I guess from the fact that I now feel better about my year ahead, just from having blogged about all of this, maybe I should add "Blogging more" to my list of resolutions this year. I've been somewhat reserved with my blog because a lot of the things that are on my mind end up crossing the line into either the realm of my personal life, or my career, and I don't know that anyone cares to read my petty complaints and observations about my life or work. 

With regards to personal stuff, I never like talking much about my family life to the Internet, as it just feels disrespectful to them for some reason. So when I talk about personal stuff it's usually about things that affect only me, but then if I post like that all the time I feel like people will think I'm just pining to be "swinging single guy" or something, which I'm not. I think part of the reason I fear these things is that many of my most intense interests tend towards the more controversial subjects, like religion, sex and sexuality, and politics. It's tough to find the balance in my blogging between showing myself as a responsible husband and father, and speaking out about the things that interest me most.

Nor do I necessarily want to paint myself as a troublemaker if I am griping about something to do with my job or career (of which there are plenty of topics to choose from, unfortunately), or even if I'm saying something positive, I often feel like I might say something that I probably shouldn't say outside of official channels. I've got drafts of posts you wouldn't believe in this regard. But I'm extremely protective of keeping my job, and so I say nothing at all. 
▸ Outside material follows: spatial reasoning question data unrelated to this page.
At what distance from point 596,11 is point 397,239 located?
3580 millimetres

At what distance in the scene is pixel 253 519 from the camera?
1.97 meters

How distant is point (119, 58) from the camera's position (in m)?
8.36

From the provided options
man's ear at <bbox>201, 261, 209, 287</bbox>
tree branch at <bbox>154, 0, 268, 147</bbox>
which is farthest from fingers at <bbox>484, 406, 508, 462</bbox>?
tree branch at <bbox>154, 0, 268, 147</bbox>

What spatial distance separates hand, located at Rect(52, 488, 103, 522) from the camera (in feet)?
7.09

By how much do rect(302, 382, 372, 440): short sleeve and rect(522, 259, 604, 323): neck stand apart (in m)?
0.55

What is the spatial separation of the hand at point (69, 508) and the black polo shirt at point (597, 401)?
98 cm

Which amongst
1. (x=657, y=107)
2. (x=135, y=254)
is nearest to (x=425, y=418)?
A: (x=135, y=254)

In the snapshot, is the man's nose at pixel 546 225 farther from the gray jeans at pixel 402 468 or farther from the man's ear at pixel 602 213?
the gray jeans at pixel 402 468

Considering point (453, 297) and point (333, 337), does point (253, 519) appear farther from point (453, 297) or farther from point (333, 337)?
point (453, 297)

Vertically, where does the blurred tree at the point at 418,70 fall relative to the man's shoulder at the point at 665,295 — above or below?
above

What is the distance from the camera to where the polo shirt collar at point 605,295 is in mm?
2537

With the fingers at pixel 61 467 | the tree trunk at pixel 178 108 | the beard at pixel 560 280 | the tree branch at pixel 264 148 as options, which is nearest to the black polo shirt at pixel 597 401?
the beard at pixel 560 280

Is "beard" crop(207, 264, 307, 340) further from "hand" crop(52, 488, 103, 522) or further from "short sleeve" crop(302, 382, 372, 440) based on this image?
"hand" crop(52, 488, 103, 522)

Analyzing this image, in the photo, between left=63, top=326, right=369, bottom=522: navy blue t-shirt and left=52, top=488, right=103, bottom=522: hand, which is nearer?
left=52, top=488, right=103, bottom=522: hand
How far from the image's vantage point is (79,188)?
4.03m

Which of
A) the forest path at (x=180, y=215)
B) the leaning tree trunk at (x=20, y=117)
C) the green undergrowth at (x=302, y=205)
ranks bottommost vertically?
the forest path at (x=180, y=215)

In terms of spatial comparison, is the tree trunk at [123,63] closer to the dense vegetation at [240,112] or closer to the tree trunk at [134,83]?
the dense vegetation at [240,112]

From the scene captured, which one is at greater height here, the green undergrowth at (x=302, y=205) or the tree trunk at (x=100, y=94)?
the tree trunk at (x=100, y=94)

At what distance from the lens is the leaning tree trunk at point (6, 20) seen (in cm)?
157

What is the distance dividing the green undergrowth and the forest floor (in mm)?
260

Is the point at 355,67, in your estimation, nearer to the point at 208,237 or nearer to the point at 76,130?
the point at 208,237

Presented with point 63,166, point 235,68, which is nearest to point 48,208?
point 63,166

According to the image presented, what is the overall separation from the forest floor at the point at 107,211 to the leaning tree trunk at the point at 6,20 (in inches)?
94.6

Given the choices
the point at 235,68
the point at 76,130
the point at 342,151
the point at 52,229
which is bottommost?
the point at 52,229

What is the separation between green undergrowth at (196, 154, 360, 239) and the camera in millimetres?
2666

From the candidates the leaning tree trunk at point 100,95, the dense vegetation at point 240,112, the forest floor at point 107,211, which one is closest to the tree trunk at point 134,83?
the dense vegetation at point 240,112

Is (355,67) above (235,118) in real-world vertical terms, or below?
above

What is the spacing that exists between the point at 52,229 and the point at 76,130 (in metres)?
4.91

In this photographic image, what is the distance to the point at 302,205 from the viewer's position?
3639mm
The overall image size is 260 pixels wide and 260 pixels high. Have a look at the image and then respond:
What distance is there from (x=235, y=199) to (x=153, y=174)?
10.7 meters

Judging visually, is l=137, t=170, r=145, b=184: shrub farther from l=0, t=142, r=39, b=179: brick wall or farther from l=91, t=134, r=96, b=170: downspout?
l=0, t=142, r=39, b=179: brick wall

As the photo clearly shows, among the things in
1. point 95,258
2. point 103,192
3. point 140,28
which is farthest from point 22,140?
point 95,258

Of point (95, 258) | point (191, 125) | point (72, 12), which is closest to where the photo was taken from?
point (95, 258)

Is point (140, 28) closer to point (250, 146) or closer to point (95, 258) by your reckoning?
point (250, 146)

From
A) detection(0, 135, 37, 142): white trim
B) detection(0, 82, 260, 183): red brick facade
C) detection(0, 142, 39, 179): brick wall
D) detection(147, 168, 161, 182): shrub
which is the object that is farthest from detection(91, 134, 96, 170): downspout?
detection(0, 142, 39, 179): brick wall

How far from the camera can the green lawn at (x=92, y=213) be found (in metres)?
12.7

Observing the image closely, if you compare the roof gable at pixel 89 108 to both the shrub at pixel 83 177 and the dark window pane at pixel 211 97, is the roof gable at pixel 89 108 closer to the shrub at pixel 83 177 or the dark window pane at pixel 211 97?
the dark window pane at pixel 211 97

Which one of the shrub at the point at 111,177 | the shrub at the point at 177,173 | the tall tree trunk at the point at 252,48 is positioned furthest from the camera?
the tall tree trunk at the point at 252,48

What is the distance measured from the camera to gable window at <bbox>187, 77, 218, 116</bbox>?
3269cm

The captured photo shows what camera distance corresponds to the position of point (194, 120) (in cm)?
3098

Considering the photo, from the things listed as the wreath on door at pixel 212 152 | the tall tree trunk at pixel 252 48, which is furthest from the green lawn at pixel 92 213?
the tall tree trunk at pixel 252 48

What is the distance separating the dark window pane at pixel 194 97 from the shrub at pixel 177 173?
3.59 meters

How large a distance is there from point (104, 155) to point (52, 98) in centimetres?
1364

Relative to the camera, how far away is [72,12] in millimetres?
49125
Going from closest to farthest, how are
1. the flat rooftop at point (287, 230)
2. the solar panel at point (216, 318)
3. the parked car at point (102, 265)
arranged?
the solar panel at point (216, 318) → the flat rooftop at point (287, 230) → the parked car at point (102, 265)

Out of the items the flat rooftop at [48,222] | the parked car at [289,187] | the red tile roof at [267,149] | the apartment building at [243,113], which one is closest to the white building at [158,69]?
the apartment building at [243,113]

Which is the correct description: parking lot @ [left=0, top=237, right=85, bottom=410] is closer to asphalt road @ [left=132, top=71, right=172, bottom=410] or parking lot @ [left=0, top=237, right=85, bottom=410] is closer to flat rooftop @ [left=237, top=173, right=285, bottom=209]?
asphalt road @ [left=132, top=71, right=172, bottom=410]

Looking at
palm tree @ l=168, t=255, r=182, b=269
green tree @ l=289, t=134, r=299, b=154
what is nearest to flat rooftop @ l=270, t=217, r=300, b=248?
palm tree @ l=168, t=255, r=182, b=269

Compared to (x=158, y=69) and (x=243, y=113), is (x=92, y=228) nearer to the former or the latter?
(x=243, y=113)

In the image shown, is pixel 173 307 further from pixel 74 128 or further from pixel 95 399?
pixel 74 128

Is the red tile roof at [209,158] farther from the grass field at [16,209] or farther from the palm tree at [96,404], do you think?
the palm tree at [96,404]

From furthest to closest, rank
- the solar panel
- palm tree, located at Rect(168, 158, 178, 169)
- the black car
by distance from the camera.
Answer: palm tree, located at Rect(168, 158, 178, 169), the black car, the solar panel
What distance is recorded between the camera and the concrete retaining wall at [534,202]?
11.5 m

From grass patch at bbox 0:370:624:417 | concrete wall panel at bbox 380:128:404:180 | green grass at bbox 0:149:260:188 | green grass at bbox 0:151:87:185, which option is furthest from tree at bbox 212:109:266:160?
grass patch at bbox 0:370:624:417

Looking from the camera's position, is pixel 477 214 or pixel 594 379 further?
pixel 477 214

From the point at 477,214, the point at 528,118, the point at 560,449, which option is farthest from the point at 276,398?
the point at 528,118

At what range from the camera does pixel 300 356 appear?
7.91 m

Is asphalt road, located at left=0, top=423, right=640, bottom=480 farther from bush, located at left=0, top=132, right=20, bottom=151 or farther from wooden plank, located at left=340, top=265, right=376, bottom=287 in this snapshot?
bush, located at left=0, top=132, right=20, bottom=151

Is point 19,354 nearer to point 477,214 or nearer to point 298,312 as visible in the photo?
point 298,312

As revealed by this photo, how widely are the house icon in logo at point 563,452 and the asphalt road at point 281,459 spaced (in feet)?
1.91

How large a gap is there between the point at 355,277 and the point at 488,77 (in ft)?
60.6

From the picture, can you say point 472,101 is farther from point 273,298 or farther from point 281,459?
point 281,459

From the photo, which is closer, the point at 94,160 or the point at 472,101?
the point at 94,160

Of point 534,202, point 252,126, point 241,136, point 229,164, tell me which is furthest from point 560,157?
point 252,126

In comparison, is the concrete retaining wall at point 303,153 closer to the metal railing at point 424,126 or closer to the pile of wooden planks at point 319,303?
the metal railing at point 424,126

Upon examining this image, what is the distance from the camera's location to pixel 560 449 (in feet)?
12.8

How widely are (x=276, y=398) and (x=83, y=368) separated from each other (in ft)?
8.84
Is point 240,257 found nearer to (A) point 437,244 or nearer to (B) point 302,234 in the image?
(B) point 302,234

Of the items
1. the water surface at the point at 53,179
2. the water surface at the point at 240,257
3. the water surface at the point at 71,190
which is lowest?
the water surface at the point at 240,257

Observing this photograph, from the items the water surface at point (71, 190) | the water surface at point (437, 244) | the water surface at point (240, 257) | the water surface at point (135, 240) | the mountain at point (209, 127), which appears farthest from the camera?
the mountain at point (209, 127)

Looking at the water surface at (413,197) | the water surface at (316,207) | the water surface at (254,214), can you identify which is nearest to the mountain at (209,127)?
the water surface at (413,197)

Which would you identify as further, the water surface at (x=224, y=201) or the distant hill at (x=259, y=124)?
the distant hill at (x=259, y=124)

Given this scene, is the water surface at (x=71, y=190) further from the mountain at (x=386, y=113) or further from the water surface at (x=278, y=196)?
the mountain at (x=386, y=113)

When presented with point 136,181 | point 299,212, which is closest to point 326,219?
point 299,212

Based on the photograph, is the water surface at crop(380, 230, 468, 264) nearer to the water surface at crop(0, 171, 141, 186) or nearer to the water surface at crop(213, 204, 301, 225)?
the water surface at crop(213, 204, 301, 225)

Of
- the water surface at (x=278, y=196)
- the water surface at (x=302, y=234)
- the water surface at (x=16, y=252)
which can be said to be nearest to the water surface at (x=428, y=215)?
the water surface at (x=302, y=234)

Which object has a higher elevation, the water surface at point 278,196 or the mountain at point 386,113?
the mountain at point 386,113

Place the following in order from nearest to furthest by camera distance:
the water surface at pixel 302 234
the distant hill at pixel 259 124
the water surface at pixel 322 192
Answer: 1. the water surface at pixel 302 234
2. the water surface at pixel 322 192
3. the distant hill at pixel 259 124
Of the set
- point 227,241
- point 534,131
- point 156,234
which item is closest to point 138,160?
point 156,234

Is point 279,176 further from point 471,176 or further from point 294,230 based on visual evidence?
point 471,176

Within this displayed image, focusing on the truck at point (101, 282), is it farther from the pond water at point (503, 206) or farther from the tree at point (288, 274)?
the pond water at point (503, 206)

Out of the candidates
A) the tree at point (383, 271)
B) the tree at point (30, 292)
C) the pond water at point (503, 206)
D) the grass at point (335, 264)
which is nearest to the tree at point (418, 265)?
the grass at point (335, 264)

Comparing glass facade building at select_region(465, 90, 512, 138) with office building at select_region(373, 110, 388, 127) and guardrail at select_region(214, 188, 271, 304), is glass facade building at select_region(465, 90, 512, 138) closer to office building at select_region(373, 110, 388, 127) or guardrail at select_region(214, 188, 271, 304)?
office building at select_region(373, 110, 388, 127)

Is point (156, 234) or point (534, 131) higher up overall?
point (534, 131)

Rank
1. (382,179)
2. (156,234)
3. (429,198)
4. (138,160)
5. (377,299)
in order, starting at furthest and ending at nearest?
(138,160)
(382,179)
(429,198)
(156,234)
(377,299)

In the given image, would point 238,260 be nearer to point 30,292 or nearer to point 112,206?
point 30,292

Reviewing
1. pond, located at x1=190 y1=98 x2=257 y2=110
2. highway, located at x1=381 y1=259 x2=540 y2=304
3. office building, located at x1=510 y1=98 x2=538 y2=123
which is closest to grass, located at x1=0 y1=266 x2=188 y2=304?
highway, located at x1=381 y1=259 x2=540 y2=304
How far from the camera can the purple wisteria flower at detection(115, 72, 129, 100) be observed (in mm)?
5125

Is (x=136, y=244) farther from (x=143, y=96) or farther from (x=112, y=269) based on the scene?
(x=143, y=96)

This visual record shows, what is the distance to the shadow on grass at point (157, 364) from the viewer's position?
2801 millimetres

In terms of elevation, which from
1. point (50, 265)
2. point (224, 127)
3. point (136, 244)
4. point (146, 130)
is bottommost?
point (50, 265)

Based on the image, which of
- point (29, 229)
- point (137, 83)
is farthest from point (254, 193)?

And lastly, I'm a wordy person. I write a lot. I write, then I edit, then I write some more, then I edit again. Literally, it can sometimes take me an hour to write a single email. Not kidding. I'm not particularly good with communicating my thoughts the first time, so I iterate a lot. The same holds for me when writing blog entries, and so I expect that writing a single blog post will take a minimum of an hour, and I don't always feel like I will have the time (This one clocked at just shy of 40 minutes - hey, that's improvement!). But as I am now writing more with my book, maybe brevity is a skill I'll begin to pick up on soon.

So, maybe between the two goals outlined above, I'll have more than enough other good things to blog about here besides work this year. I hope everyone had a Happy New Year and is looking forward to a good 2014.